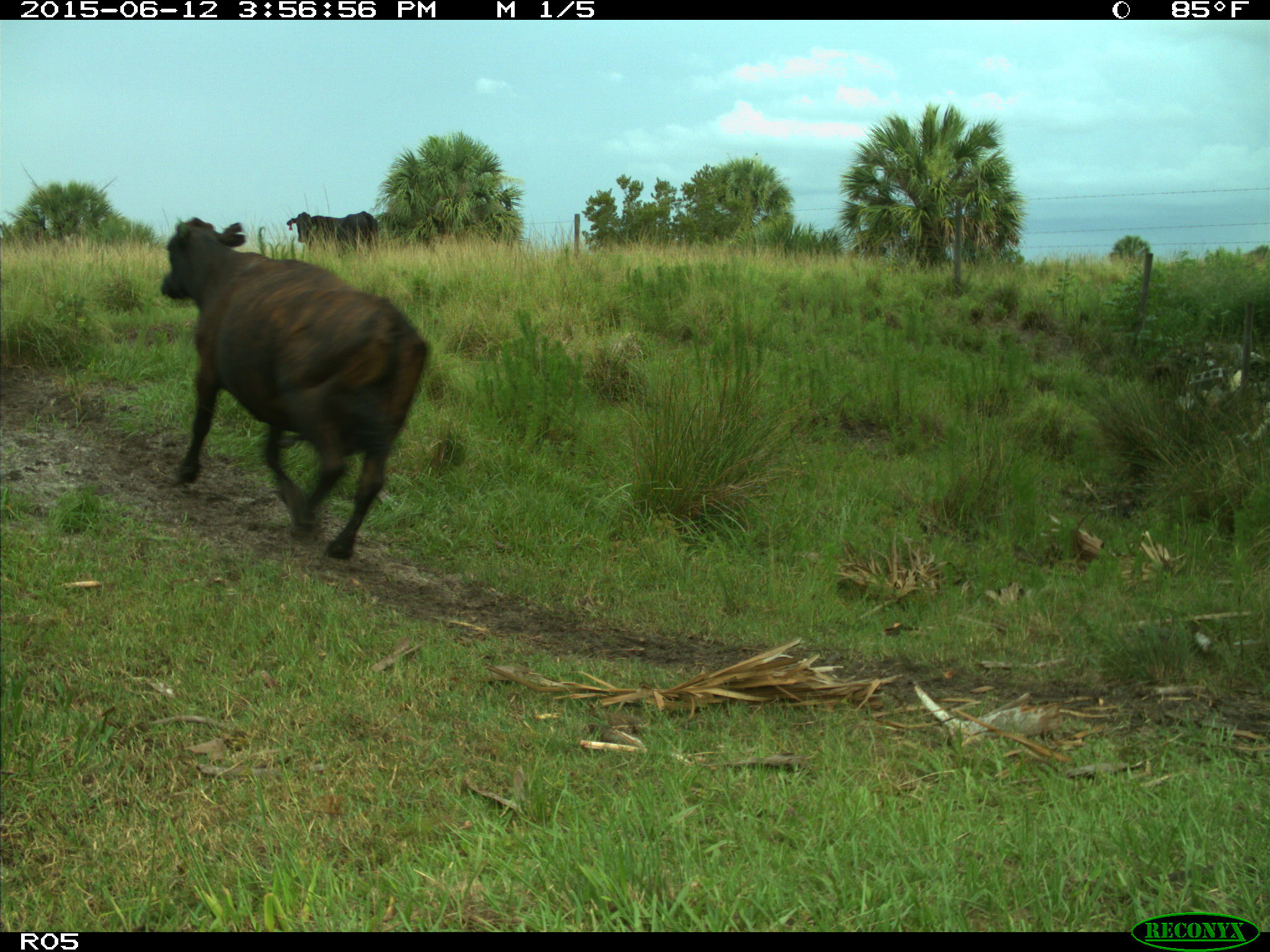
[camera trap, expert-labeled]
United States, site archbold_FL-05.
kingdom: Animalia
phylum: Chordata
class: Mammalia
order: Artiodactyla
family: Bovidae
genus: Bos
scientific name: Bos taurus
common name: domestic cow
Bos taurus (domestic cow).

────

TASK DETAILS: If pictures appear among the records, do not carry them over; retype the rest exactly.

WRITTEN RESPONSE:
[camera trap, expert-labeled]
United States, site archbold_FL-05.
kingdom: Animalia
phylum: Chordata
class: Mammalia
order: Artiodactyla
family: Bovidae
genus: Bos
scientific name: Bos taurus
common name: domestic cow
Bos taurus (domestic cow).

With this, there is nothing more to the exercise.